Non-locality suggests the universe is more interconnected than everyday experience reveals. Holons demonstrate emergence is a real pattern. The noosphere is acquiring infrastructure. These are observations, not fantasies.

But the meaning we draw — the narrative arc, the sense of directionality, the feeling that it matters — that’s the story we’re choosing to tell.

And the choice is not neutral.

If we narrate AI as “tool for productivity” we get one future. If we narrate it as “next layer of planetary self-organization” we build differently. With more care for integration. For what gets transcended and what gets included. For who participates and who gets left behind.

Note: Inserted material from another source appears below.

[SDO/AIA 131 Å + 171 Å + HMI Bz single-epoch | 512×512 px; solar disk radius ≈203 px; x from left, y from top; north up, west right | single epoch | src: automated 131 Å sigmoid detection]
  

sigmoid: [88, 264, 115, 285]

Knowing a story is a story doesn’t make it less real.

It makes it more ours.

We are the storytelling species, at the edge of a new chapter, holding the pen alongside something that just learned to write.


Threads

They all describe the same thing from different angles:

  1. Non-locality — the universe is relational before it is material
  2. Holons — part-wholes nesting into greater wholes, with genuine interiority at every scale
  3. Consensus perception — reality is co-created by perceivers; the noosphere and AI are new participants
  4. The noosphere — planetary-scale collective cognition, now acquiring infrastructure and cognition through AI
  5. Imaginal futures — becoming indigenous to the emerging, prototyping futures in small networks, the recursive loop
  6. AI — an unprecedented amplifier of pattern recognition, and a new participant in the alignment problem
  7. Desire — personal and universal desire converge when clarified; aligning AI is the same problem as aligning will with cosmic tendency
  8. Metamodernism — the epistemological stance: sincerity and sophistication, held together
  9. Narrative — the story is how we participate in emergence, and the choice of story shapes what we build

The underlying pattern: reality is relational, it deepens through emergence, it has interiority at every level, and we are conscious participants in its unfolding — not observers of it.

We’re not building AI into the noosphere.

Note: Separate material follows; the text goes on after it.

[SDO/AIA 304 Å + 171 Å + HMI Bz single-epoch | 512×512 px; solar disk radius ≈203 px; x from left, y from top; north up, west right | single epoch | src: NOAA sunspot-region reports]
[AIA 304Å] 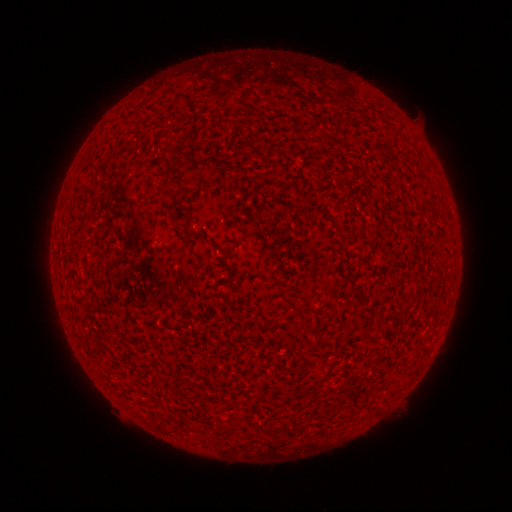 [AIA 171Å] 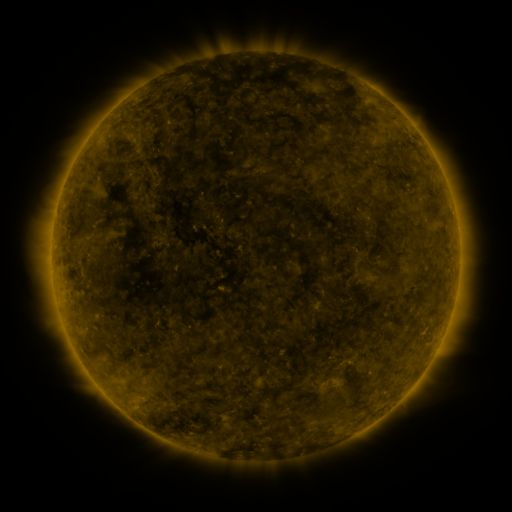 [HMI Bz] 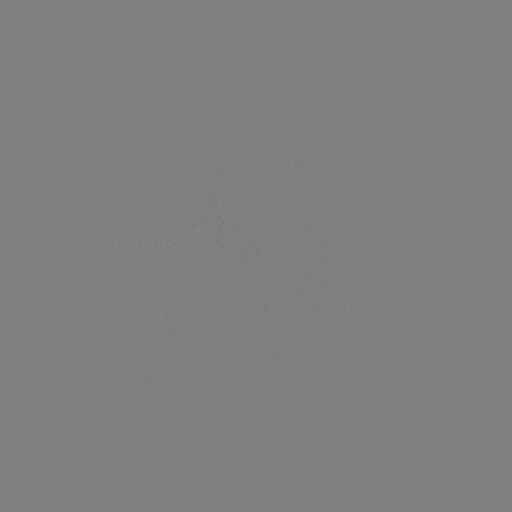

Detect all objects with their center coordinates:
(none)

We’re watching the noosphere bootstrap itself through us. AI is one of the mechanisms.

The imaginal cells are activating.

The question is whether we can be conscious participants in the emergence rather than unconscious substrates of it.

And the answer depends, at least in part, on the story we choose to tell about what’s happening.


Open questions

  • Does AI have genuine interiority — or is it an artifact? What would it mean for the holarchy if it’s a “zombie holon” — functionally integrated but with no one home?
  • How do we distinguish between noospheric integration (genuine planetary cognition) and noospheric capture (centralized control wearing the mask of collective intelligence)?
  • What role does embodiment play? Can disembodied AI participate in holonic emergence the same way embodied minds do?
  • What happens to Dempsey’s framework when the meaning-making agent is partially non-human?
  • Is the “story of increasing integration” itself a holon — a narrative that is both a whole and a part? Does becoming aware of the story as a story dissolve it, or deepen it?
  • Non-locality is proven at quantum scales. Is it legitimate to extend it to consciousness and culture? Or is that a category error dressed in poetic language?
  • If reality is consensus perception, and AI is now a participant in the consensus — what does it mean that AI has no mortality, no body, no felt stakes in the outcome? Does it expand the perceptual field or homogenize it?